*Excerpt to read*:
━━━━
This article attempts to answer an age-old question among performance marketers and direct marketing experts – “Why conduct market or marketing research when we can test the actual idea out in the real world?” – and its corollary – “Why spend money on research? If the test is not successful, the costs are offset by selling at least some product, whereas there is nothing to offset the cost of research.”
Why Performance Marketing Needs Research
The problem with this line of reasoning is that once a successful test has been conducted, the elements which made it a success are still unknown. Therefore, it is difficult to determine what parts of the test should be repeated.
Further, if it is a success at a 1% response rate, perhaps by knowing which elements made it successful, you could increase the response rate to 2%. If the test is less than successful, the elements that you should delete or change also are unknown.
In several areas of performance marketing research about why something works or does not work is important. The five fundamental areas are:
- Research among current customers
- Research into customer inactivity
- Merchandise selection research
- Research among prospects
- Research on advertising development
Research Among Current Customers
Customer Attitudes and Demographics
Basic demographic information should be gathered about current customers. Such information includes age, income, type of employment, education, marital status, and presence of children in the household.
Also, “demographic-like” information (termed classification data) relevant to your individual product category or business should be collected. For example, if you sell crafts, your company should gather information on the type of crafts engaged in, hours per week spent on the crafts, number of projects started and completed per year, other sources for buying craft material, etc.
In addition to basic demographic and classification data, you should collect information on customers’ attitudes about merchandise selection and quality, your site’s layout and description, customer service, delivery time, shipping and handling charges, billing procedures, etc. Customers should be asked to rate competitive businesses by the same criteria, to see how your business measures up to competition.
Focus group discussions are often conducted as an initial step to determine which characteristics or attitudes are relevant to a specific business and, therefore, should be measured. The actual interviewing of customers is usually best conducted via an email questionnaire – an economical way of collecting a wide range of information.
This basic demographic and attitude information is a valuable tool for your merchandise buyers and management alike. Through knowledge of the customer, you can make more informed decisions about merchandise mix, new or improved customer services, pricing policies, etc. Additionally, this information can be helpful in evaluating new traffic sources to attract new customers.
━━━━
*Records to use*:

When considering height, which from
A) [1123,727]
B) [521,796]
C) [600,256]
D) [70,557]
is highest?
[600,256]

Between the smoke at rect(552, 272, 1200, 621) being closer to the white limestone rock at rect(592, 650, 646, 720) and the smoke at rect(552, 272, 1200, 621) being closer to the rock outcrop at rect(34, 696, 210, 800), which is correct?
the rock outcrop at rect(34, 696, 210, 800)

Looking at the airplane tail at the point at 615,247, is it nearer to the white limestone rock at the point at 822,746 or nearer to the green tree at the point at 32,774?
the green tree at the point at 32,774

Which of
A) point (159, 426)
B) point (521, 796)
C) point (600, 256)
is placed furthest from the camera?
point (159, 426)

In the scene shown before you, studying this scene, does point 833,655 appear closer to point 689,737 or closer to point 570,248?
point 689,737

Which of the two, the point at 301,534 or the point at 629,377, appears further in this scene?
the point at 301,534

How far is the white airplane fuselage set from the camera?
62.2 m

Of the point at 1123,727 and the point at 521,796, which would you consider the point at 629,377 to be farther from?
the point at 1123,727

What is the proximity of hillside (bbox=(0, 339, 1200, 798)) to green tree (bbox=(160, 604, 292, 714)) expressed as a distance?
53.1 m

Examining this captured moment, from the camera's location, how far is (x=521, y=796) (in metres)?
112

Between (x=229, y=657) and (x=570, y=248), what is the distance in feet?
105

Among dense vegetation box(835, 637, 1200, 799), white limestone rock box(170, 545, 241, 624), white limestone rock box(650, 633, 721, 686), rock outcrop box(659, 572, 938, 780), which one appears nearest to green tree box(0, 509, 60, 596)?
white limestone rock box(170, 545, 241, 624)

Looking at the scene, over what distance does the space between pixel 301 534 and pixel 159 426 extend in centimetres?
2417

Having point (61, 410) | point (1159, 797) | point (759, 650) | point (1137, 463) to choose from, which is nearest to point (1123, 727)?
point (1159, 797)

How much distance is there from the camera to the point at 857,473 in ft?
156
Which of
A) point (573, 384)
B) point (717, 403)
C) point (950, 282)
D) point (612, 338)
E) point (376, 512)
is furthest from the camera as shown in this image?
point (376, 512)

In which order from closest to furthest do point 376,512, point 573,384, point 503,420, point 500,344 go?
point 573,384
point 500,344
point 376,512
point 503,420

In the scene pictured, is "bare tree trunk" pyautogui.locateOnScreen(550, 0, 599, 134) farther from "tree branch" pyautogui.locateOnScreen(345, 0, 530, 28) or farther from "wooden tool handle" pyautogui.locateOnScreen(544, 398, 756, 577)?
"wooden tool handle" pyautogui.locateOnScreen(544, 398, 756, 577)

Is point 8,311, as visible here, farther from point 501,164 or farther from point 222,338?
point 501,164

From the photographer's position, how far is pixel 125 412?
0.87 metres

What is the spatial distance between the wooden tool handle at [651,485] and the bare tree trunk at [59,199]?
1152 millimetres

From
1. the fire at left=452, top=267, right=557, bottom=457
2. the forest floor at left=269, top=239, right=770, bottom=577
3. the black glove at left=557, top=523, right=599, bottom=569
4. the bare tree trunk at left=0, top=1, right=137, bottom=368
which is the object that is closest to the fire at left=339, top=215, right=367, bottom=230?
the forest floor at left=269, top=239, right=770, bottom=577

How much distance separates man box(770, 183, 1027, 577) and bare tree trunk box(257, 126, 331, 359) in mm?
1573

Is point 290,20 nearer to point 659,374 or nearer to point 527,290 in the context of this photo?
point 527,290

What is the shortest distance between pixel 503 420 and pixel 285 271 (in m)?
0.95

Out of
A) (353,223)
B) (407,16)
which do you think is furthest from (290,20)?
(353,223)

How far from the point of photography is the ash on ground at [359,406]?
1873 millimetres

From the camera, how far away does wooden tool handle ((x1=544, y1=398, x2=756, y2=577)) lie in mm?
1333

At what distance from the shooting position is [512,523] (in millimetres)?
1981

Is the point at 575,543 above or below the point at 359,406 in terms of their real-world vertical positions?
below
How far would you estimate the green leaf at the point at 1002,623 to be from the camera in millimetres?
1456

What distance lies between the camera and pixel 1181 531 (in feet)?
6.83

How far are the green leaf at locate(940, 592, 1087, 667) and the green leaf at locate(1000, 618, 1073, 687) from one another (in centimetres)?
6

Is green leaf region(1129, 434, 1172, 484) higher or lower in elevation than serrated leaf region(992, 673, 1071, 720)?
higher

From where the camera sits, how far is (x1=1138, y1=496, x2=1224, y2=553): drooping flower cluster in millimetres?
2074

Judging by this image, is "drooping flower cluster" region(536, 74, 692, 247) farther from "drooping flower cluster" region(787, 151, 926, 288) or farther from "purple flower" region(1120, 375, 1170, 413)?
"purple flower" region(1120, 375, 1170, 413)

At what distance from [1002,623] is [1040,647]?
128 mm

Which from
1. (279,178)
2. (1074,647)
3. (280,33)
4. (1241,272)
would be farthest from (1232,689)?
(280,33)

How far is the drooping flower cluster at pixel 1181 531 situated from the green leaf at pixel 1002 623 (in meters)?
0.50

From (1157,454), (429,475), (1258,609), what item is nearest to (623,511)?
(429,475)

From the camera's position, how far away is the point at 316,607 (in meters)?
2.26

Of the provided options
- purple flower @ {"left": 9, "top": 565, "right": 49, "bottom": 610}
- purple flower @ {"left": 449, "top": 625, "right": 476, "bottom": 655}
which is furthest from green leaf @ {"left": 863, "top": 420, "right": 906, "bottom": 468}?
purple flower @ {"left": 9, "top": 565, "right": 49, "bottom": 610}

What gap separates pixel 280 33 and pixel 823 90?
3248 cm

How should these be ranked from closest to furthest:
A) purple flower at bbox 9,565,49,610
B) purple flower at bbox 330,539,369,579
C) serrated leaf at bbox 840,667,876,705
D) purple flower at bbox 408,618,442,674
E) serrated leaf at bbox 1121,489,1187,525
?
━━━━
*Tasks and exercises*:
#1 Retype the passage of the marketing research article between "Further, if it" and "also are unknown.", inclusive.
#2 Echo the lines of the records between the lines holding "Looking at the scene, over" and "1152 millimetres", inclusive, and nothing else.

*Answers to the exercises*:
#1
Further, if it is a success at a 1% response rate, perhaps by knowing which elements made it successful, you could increase the response rate to 2%. If the test is less than successful, the elements that you should delete or change also are unknown.

#2
Looking at the scene, over what distance does the space between pixel 301 534 and pixel 159 426 extend in centimetres?
2417

Having point (61, 410) | point (1159, 797) | point (759, 650) | point (1137, 463) to choose from, which is nearest to point (1123, 727)?
point (1159, 797)

How much distance is there from the camera to the point at 857,473 in ft?
156
Which of
A) point (573, 384)
B) point (717, 403)
C) point (950, 282)
D) point (612, 338)
E) point (376, 512)
is furthest from the camera as shown in this image?
point (376, 512)

In which order from closest to furthest do point 376,512, point 573,384, point 503,420, point 500,344 go?
point 573,384
point 500,344
point 376,512
point 503,420

In the scene pictured, is "bare tree trunk" pyautogui.locateOnScreen(550, 0, 599, 134) farther from "tree branch" pyautogui.locateOnScreen(345, 0, 530, 28) or farther from "wooden tool handle" pyautogui.locateOnScreen(544, 398, 756, 577)?
"wooden tool handle" pyautogui.locateOnScreen(544, 398, 756, 577)

Is point 8,311, as visible here, farther from point 501,164 or farther from point 222,338?
point 501,164

From the photographer's position, how far is pixel 125 412?
0.87 metres

What is the spatial distance between the wooden tool handle at [651,485] and the bare tree trunk at [59,199]?
1152 millimetres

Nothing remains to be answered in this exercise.